*TEXTO DO EXERCÍCIO:*
━━━━━━━━━━━━━━━━━━━━━━━━━━━━━━
"São ações simples, mas que estão tendo uma repercussão muito grande", conta a enfermeira Lígia Fahl
"São ações simples, mas que estão tendo uma repercussão muito grande", conta a enfermeira Lígia Fahl | Foto: Fotos: Anderson Coelho



"Muita gente acha que a sede é um preço a ser pago pelo paciente para que ele passe pela cirurgia com segurança". É com essa afirmação que a enfermeira Lígia Fahl começa a detalhar um trabalho de pesquisa que vem sendo conduzido há oito anos no HU (Hospital Universitário) da UEL (Universidade Estadual de Londrina). O resultado é a implantação de um protocolo de manejo da sede perioperatória, que atende pacientes adultos que acabaram de sair do centro cirúrgico. Ainda na sala de recuperação, eles são avaliados quanto à consciência, presença de náuseas e vômito, capacidade de tossir e deglutir, entre outros. Com esses critérios de segurança validados, eles poderão então receber um picolé de gelo mentolado para alívio da sede e do desconforto causado pelo ressecamento da cavidade oral.

Essas medidas fazem parte da rotina do hospital há cerca de quatro anos. Antes, o paciente ficava cerca de oito horas no pós-operatório em jejum total. Um levantamento feito no HU mostrou que depois de meia hora após terem sido submetidos a uma anestesia geral 70% dos pacientes passaram pelo protocolo e puderam receber o picolé.

A especialista explica que, em média, o hospital realiza 600 cirurgias por mês e deste total cerca de 80% dos indivíduos vão ter sede. "O paciente cirúrgico é o de maior risco para desenvolver sede porque fica muito tempo em jejum. A literatura fala que o jejum para água deve ser de duas horas, mas no HU encontramos indivíduos com até 75 horas de jejum e, em algumas vezes, até crianças", comenta.

Mas também há outros fatores associados. Fahl explica que durante a cirurgia os pacientes recebem medicamentos, como os opioides, que secam a boca, e precisam ser entubados, isto é, ficar com a boca aberta, o que causa um ressecamento da cavidade oral. "Além disso, tem a ansiedade por medo do procedimento que também faz com quem a sede fique absurdamente elevada", explica.
━━━━━━━━━━━━━━━━━━━━━━━━━━━━━━
*OBJETIVO DA TAREFA:*
Copie fielmente o trecho do texto sobre a sede no pós-operatório que começa nas palavras "Essas medidas fazem" e termina depois das palavras "receber o picolé.". As linhas apresentadas a seguir são um material à parte, independente do texto.
━━━━━━━━━━━━━━━━━━━━━━━━━━━━━━
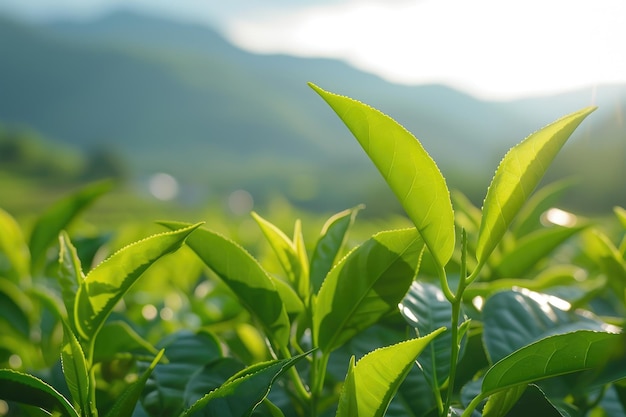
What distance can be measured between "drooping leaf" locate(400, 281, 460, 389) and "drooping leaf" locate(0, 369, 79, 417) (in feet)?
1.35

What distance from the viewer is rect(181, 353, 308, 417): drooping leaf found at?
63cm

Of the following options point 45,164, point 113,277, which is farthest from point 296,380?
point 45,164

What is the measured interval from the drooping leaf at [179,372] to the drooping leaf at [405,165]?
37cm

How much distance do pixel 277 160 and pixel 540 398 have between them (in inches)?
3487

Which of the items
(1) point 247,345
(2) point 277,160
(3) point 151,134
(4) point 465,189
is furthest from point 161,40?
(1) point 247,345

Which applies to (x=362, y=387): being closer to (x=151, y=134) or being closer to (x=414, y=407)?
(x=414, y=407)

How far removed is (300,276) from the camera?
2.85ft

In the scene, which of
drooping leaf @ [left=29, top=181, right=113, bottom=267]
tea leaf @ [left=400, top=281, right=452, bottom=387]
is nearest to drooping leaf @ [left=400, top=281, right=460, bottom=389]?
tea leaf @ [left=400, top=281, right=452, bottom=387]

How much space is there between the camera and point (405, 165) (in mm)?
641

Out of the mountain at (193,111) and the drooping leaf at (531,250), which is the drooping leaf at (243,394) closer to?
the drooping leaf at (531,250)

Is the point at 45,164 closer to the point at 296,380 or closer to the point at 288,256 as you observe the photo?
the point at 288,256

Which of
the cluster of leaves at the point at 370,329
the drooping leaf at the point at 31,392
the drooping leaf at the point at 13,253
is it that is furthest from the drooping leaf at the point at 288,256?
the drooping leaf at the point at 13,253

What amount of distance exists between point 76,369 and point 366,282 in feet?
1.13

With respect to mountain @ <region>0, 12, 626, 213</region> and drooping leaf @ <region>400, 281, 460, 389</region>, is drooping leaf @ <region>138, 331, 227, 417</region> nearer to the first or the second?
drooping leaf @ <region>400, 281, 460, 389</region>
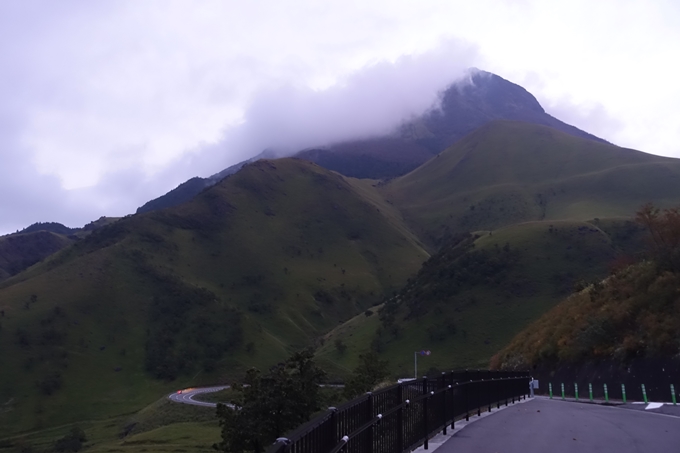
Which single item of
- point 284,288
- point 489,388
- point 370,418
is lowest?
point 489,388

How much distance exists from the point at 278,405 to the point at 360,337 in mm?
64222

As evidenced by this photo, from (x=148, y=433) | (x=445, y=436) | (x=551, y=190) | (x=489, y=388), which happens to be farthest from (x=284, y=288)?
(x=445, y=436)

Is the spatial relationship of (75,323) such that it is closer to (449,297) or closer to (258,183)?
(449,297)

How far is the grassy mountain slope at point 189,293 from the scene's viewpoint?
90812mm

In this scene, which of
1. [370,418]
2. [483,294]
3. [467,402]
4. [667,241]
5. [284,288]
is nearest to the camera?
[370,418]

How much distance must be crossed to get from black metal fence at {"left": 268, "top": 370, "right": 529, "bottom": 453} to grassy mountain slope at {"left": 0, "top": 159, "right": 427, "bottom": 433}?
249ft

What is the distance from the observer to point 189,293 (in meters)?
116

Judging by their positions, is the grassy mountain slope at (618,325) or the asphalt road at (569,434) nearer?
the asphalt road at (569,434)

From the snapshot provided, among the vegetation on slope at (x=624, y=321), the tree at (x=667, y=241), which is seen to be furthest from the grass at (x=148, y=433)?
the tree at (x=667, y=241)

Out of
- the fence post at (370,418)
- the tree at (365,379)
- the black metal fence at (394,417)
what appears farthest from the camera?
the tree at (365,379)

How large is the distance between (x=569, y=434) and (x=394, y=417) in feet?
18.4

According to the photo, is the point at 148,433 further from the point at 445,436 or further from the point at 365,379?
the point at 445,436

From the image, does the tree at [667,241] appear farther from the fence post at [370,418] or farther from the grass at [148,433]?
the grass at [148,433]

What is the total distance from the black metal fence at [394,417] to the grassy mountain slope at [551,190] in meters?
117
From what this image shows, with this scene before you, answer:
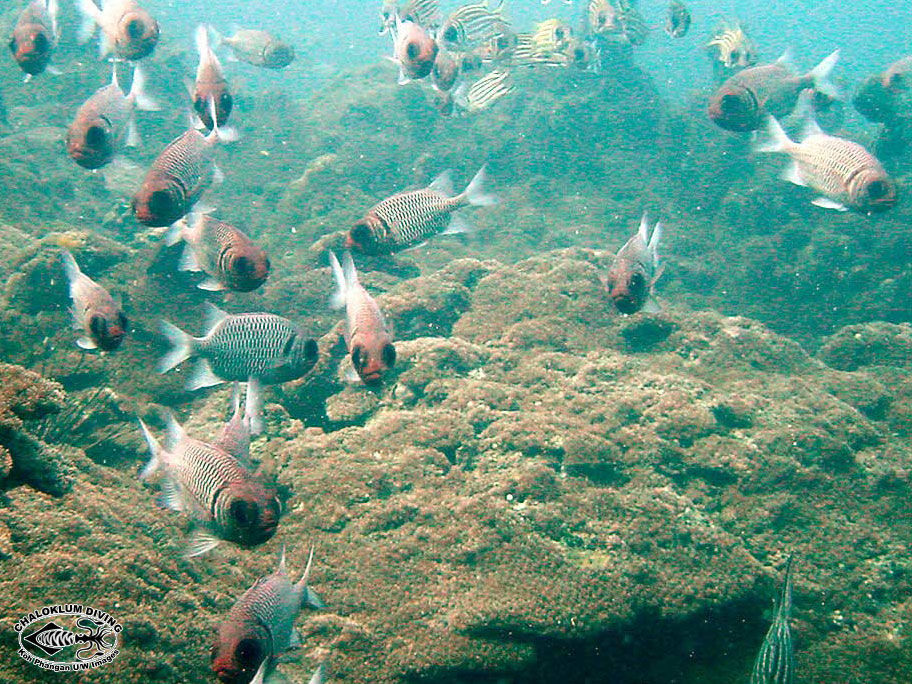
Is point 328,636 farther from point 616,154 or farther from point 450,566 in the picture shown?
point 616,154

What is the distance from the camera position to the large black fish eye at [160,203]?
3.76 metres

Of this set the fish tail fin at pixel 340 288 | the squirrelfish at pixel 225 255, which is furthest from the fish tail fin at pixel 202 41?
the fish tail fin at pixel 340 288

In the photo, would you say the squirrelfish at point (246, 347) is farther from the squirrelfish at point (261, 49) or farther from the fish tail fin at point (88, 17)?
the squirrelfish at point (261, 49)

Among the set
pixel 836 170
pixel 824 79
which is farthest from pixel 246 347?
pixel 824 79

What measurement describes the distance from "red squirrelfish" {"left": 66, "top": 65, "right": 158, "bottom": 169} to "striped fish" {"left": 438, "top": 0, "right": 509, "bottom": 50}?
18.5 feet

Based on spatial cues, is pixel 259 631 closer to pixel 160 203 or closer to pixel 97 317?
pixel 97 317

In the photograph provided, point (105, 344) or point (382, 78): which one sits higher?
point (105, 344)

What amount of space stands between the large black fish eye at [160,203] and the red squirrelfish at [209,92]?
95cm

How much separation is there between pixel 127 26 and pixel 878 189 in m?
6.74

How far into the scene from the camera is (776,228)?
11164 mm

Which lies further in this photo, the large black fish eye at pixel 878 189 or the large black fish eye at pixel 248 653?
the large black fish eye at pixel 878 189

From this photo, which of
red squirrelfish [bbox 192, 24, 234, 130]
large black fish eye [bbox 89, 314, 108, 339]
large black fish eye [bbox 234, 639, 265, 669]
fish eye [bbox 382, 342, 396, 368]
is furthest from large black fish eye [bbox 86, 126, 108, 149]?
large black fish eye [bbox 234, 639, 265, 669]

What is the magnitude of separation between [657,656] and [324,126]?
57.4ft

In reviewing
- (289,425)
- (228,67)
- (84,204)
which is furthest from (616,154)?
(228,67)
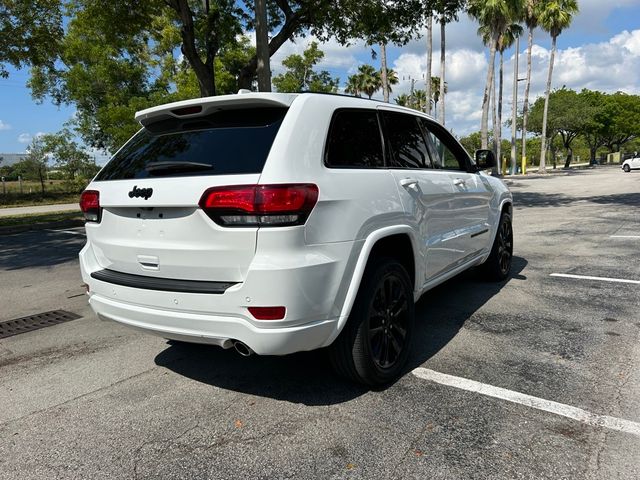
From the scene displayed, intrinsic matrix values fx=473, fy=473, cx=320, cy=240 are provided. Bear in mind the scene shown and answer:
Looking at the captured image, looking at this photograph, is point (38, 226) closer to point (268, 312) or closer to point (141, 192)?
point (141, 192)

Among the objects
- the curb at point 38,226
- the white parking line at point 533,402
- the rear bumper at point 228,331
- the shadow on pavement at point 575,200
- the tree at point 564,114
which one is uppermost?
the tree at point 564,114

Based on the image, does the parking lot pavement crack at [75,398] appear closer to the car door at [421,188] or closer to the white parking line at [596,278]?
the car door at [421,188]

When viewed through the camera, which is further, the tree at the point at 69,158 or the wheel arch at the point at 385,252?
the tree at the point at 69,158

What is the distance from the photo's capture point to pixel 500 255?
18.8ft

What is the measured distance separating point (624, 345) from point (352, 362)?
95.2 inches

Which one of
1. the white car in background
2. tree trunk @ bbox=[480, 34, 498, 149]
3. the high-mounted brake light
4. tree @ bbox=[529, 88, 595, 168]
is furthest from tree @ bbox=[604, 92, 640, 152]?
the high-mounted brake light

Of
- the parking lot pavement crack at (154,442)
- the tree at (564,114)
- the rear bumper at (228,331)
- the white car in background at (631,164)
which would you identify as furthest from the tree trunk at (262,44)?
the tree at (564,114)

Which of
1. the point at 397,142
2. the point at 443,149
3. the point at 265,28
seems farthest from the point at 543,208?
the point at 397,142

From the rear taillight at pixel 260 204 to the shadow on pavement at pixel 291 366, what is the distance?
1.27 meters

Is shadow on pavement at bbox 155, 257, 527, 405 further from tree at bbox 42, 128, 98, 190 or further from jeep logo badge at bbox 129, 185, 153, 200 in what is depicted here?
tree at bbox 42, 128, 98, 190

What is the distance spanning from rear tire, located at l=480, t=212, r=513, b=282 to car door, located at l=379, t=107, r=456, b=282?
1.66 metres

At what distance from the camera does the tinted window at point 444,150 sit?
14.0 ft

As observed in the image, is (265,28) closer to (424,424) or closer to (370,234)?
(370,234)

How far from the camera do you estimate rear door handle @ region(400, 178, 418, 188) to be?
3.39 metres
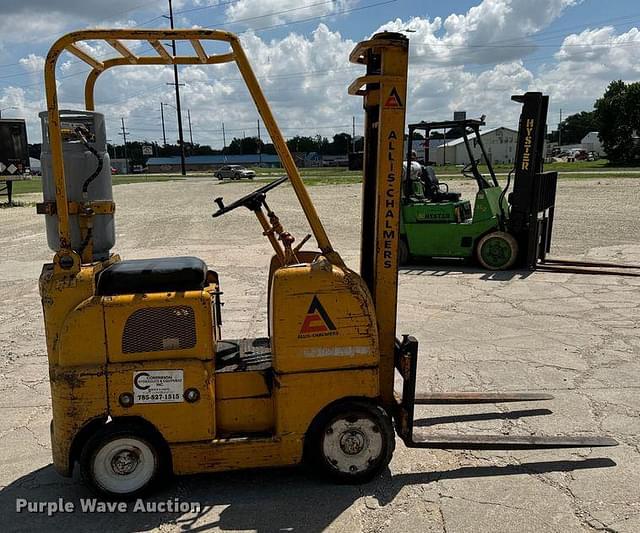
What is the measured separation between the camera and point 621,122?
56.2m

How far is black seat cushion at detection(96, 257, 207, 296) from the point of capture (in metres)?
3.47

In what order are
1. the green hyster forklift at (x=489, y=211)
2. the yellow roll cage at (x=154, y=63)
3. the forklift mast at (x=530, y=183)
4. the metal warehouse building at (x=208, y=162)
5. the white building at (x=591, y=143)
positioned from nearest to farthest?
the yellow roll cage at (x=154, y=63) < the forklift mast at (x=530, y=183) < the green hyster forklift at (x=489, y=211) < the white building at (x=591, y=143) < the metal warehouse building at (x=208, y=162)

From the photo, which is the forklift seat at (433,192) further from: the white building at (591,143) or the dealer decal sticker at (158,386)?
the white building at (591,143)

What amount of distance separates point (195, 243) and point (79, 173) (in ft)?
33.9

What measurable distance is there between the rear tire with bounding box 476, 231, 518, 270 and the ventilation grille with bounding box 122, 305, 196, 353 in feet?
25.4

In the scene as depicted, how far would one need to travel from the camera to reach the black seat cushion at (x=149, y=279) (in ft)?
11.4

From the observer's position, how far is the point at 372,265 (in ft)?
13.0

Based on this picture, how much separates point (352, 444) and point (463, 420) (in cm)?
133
━━━━━━━━━━━━━━━━━━━━━━━━━━━━━━
*RESPOSTA ESPERADA:*
Essas medidas fazem parte da rotina do hospital há cerca de quatro anos. Antes, o paciente ficava cerca de oito horas no pós-operatório em jejum total. Um levantamento feito no HU mostrou que depois de meia hora após terem sido submetidos a uma anestesia geral 70% dos pacientes passaram pelo protocolo e puderam receber o picolé.